Welcome to the Data Warehouse and Analytics Project repository! 🚀
This project demonstrates a complete end-to-end data warehousing and analytics solution — from building a modern data warehouse to generating actionable business insights. Designed as a portfolio project, it showcases industry best practices in Data Engineering, ETL Development, and Analytics.
This project follows the Medallion Architecture approach using Bronze, Silver, and Gold layers.
- Stores raw data directly from source systems.
- Data is ingested from CSV files into SQL Server without transformation.
- Performs data cleansing, standardization, normalization, and transformation.
- Prepares high-quality data for analytical processing.
- Contains business-ready data modeled into a Star Schema.
- Optimized for reporting, dashboards, and analytical queries.
This project includes:
-
Data Architecture
Designing a modern data warehouse using Medallion Architecture. -
ETL Pipelines
Extracting, transforming, and loading data from multiple source systems into SQL Server. -
Data Modeling
Building fact and dimension tables optimized for analytics. -
Analytics & Reporting
Creating SQL-based reports and dashboards to generate actionable insights.
This repository is a great resource for professionals and students looking to showcase expertise in:
- SQL Development
- Data Architecture
- Data Engineering
- ETL Pipeline Development
- Data Modeling
- Data Analytics
All tools used in this project are free to use.
| Tool | Description |
|---|---|
| Dataset | Source CSV files used for ERP and CRM data |
| SQL Server Express | Lightweight SQL Server database engine |
| SQL Server Management Studio (SSMS) | GUI for managing SQL Server databases |
| Git & GitHub | Version control and collaboration |
| Draw.io | Designing architecture and data flow diagrams |
| Notion | Project management and documentation |
Develop a modern data warehouse using SQL Server to consolidate sales data and enable analytical reporting for informed decision-making.
-
Data Sources
Import data from ERP and CRM systems provided as CSV files. -
Data Quality
Clean and resolve data quality issues before analysis. -
Data Integration
Combine both sources into a unified analytical data model. -
Scope
Focus only on the latest available dataset.
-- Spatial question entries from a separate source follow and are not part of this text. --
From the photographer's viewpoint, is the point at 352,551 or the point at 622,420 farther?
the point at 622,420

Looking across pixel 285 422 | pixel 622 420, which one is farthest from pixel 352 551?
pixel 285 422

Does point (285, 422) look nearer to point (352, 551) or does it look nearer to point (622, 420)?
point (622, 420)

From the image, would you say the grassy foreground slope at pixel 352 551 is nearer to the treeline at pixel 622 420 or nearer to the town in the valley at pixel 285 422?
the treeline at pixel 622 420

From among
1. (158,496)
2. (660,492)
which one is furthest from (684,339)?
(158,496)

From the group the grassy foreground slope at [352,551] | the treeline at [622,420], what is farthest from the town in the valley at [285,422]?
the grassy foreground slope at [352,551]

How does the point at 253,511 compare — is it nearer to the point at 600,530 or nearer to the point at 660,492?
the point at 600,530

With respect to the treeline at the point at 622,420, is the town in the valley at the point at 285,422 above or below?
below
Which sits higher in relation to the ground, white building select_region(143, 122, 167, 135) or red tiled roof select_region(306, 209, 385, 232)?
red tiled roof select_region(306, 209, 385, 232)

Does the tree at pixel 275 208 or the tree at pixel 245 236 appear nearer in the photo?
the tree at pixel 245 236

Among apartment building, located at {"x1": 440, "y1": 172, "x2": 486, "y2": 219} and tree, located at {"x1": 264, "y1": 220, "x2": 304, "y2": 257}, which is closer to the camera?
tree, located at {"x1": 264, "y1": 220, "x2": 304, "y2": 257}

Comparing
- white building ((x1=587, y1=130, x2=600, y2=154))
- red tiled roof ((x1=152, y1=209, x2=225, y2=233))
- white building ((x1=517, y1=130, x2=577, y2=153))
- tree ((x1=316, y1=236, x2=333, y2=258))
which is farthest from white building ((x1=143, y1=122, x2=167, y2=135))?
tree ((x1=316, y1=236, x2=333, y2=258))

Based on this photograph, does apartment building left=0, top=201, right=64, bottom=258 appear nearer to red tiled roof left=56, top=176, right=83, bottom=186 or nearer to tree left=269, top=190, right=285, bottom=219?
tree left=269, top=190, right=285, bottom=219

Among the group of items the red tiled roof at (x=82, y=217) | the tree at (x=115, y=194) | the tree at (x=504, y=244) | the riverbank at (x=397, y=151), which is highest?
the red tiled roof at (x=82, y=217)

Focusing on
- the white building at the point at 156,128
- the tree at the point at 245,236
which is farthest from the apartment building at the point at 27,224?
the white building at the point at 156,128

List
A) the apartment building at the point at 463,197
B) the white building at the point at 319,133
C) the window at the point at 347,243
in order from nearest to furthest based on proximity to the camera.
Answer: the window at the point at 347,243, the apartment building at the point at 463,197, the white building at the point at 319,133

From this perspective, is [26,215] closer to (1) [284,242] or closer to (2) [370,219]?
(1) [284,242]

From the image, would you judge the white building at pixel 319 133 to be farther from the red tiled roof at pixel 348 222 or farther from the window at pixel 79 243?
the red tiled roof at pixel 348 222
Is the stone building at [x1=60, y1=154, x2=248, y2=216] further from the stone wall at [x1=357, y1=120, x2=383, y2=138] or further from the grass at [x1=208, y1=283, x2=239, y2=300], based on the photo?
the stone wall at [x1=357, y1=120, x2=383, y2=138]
Historical tracking is not required. -
Documentation
Provide clear and structured documentation for both business stakeholders and analytics teams.
Develop SQL-based analytics and reporting solutions to generate insights into:
- Customer Behavior
- Product Performance
- Sales Trends
These insights help stakeholders make data-driven strategic decisions.
For additional details, refer to:
docs/requirements.md
data-warehouse-project/
│
├── datasets/ # Raw ERP and CRM datasets
│
├── docs/ # Project documentation and architecture
│ ├── etl.drawio # ETL techniques and workflow diagrams
│ ├── data_architecture.drawio # Overall project architecture
│ ├── data_catalog.md # Dataset metadata and field descriptions
│ ├── data_flow.drawio # Data flow diagrams
│ ├── data_models.drawio # Star schema and data models
│ ├── naming-conventions.md # Naming standards and conventions
│
├── scripts/ # SQL scripts for ETL and transformations
│ ├── bronze/ # Raw data ingestion scripts
│ ├── silver/ # Data cleaning and transformation scripts
│ ├── gold/ # Analytical model creation scripts
│
├── tests/ # Data quality and testing scripts
│
├── README.md # Project overview and setup guide
├── LICENSE # License information
├── .gitignore # Ignored files and folders
└── requirements.txt # Project dependencies